According to US 5 494 070 the throughput is regulated by the valve body being moved relative to the piston, which changes the tension of the spring, whereby the second choke regulates with an altered regulating range in consequence of an altered force from the spring.

Because of the relatively great contact forces occurring between the valve body and valve seat, one or both of these components are made of a ceramic material. Ceramic materials are sensitive to impacts, and it has turned out to be neces- sary to arrange a damping spring between the valve body and the piston to prevent the second choke from being damaged.

Thus, in constant-flow valves of this kind there are two springs connected in series between the housing and valve body. Such a connection may lead to reduced stability in the valve and, thereby, undesired fluctuations in the throughput.

NO patent 319627 discloses a constant-flow valve, in which

the flow path between the first and second chokes is routed outside the piston of the constant-flow valve.

Prior art constant-flow valves are of such designs that the fluid flowing through the constant-flow valve is present in all the cavities of the valve, also at the piston of the constant-flow valve and the sliding surface of the piston facing the housing of the constant-flow valve. It is evident that, for example, "dry" liquids, such as methanol, could counteract the movement of the piston and, thereby, the accuracy of the constant-flow valve.

The invention has for its object to remedy or at least reduce one or more of the drawbacks of the prior art .

The object is achieved in accordance with the invention through the features which are specified in the description below and in the claims that follow.

A constant-flow valve in accordance with the invention includes a housing, a sealing piston movable in the housing, a first choke and a second choke, the relative axial position of the piston determining the aperture of the second choke, the upstream side of the first choke communicating with one side of the piston, at which a pressure acting on the piston will seek to move the piston in the closing direction of the second choke, and the downstream side of the first choke communicating with the opposite side of the piston. The con- stant-flow valve in accordance with the invention is characterized by at least one portion of the piston being in a space separated from a fluid flowing through the constant- flow valve.
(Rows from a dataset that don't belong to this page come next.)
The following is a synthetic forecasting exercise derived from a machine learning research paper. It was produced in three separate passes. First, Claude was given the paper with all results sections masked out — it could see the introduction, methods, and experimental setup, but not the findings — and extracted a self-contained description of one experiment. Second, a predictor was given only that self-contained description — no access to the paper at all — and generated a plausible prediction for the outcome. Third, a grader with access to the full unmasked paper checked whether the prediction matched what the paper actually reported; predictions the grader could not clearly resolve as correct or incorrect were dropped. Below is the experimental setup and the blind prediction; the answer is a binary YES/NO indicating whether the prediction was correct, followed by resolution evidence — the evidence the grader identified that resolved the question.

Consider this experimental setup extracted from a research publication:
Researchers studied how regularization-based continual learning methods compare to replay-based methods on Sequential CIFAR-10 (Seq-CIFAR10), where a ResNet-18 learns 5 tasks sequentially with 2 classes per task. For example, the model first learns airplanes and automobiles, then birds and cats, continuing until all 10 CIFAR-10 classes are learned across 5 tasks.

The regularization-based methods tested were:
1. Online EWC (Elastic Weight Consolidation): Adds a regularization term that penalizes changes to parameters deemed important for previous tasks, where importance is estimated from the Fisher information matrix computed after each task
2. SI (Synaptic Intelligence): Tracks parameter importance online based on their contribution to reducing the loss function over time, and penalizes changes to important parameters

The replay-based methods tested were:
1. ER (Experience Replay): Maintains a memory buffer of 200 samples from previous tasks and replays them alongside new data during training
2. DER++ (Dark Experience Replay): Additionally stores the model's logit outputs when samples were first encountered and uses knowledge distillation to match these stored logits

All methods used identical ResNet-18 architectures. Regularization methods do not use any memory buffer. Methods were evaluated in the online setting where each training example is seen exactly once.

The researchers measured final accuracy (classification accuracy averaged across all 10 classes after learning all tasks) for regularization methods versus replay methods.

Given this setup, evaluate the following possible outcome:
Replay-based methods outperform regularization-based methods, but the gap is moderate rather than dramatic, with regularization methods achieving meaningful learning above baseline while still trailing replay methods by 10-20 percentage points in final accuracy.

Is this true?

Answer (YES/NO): NO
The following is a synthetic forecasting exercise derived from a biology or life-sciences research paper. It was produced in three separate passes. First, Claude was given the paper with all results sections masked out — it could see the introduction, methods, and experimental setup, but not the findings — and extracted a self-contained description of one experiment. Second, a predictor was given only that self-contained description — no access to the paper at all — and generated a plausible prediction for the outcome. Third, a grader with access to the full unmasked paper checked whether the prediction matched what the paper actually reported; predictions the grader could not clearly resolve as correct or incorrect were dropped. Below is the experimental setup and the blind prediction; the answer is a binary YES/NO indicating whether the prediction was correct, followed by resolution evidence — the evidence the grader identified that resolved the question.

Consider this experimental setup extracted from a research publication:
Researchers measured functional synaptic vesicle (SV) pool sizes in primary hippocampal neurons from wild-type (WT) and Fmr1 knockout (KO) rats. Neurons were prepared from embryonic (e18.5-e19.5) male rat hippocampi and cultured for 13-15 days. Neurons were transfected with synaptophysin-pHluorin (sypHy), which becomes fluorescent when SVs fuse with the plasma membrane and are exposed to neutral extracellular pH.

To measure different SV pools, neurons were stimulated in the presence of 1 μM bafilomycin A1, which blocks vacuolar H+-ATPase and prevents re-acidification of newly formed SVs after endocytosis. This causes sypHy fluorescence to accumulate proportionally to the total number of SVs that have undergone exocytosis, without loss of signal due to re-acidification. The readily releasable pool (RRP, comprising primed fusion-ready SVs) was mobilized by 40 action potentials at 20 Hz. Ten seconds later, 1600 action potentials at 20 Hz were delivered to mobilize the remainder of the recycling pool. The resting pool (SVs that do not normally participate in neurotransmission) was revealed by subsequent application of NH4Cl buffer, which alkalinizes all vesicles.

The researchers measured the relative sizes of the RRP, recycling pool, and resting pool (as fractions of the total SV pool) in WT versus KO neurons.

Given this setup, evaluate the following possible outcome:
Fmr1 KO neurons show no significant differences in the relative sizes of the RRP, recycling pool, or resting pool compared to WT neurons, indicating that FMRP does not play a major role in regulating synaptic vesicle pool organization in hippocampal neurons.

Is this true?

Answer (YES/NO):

Preferably, a first sealing diaphragm is positioned in a man- ner allowing pressure communication between the inlet side of the first choke and one side of the piston, whereas a second

sealing diaphragm is positioned in a manner allowing pressure communication between the outlet side of the first choke and the opposite side of the piston.

By "in a manner allowing pressure communication" is meant here that the diaphragms are influenced by the prevailing fluid pressure and transmit, typically via another fluid, this pressure or this force to the piston.

In another embodiment the piston may be constituted by, or at least include, a diaphragm. In this embodiment one of said diaphragms may replace the piston, at least partially.

The first choke is preferably adjusted by means of a so- called nanoscrew. If desirable, the nanoscrew can be motor- driven .

A constant-flow valve in accordance with the invention reme- dies, to a substantial degree, the conditions causing operational problems in known constant-flow valves. The reason is that sensitive components, such as the piston with the seal and also the spring arrangement, are separated from the fluid flowing through the constant-flow valve. This fluid may be corrosive or have little lubricity.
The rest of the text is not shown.